Elite Party | Definition, Features & Examples
An elite party is a party whose membership is restricted to certain no tables or important personalities in the society. It is a party whose leadership avoids being too influenced by the masses. The British Conservative Party, for example, began as an elite party.
An elite party is also known as cadre party. It usually comprises the wealthy, the professionals and the influential. In modern times, there is scarcely any party that can be correctly described as elitist.
Features of Elite Party
The elite party is characterized by The following:
- Most elite parties are formed by functions of a party in the legislature. As such, the parties are usually centred on a few important politicians.
- Since the party is formed around a few influential personalities, it usually lacks a clear-cut ideology and program.
- The expansion of the suffrage and the need to capture political power has compelled elite parties to establish local branches to broaden and organise their support in the country.
- The elite parties are sometimes called the cadre parties.
- Leaders are chosen on the basis of ability and influence.
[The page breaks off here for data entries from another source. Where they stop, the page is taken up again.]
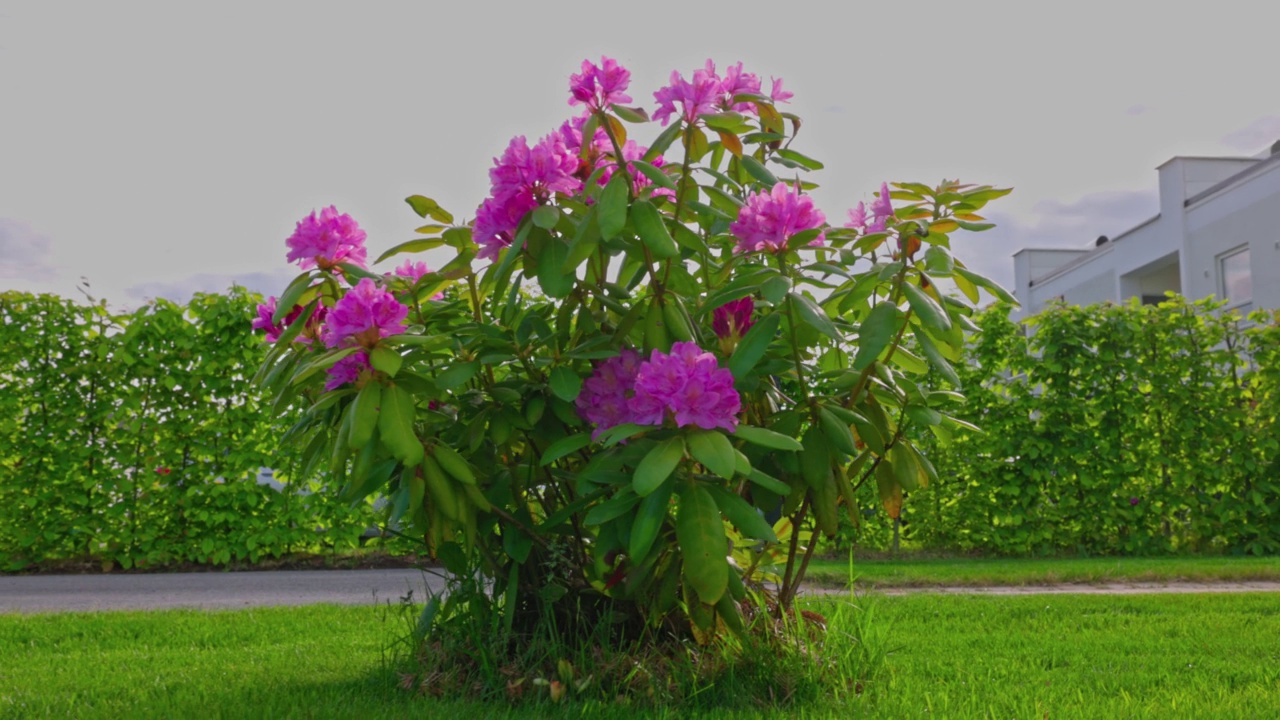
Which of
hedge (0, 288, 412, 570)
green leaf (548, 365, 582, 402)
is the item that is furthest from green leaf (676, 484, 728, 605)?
hedge (0, 288, 412, 570)

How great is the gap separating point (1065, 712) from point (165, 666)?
3.34 metres

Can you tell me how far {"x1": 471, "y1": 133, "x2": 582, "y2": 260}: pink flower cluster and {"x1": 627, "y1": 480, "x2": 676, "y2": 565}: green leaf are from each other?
903 millimetres

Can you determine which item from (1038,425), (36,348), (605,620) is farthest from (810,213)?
(36,348)

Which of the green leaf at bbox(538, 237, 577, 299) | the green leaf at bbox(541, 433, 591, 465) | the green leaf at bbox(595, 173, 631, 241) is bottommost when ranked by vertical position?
the green leaf at bbox(541, 433, 591, 465)

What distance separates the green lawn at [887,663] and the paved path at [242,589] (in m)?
0.81

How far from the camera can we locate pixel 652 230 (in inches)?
110

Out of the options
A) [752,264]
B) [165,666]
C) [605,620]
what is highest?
[752,264]

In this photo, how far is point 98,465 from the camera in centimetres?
881

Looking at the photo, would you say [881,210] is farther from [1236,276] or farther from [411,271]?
[1236,276]

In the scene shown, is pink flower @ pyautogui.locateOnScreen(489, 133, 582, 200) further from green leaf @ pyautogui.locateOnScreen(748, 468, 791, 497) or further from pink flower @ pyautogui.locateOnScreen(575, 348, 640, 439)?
green leaf @ pyautogui.locateOnScreen(748, 468, 791, 497)

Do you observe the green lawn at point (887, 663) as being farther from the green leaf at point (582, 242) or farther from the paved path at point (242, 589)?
the green leaf at point (582, 242)

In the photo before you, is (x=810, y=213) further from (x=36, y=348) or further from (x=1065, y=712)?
(x=36, y=348)

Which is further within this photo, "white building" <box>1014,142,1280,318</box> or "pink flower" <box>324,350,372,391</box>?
"white building" <box>1014,142,1280,318</box>

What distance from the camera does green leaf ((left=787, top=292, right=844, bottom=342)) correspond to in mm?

- Members is not open to everybody. Most of the members have upper or middle-class background. That is, emphasis is on quality and not quantity.
- As regards party elite behaviour, party leaders do not usually seek a collective end. What they seek instead are personal gains which balance the investment they made in party activities. Such ends maybe status, monetary rewards, etc.
- Although an elite party may have expanded its membership to accommodate all the people, the ordinary members play only limited role in the determination of party policy and action. That is, in spite of changes in it’s structures and organisation, the elitist condition remains unchanged.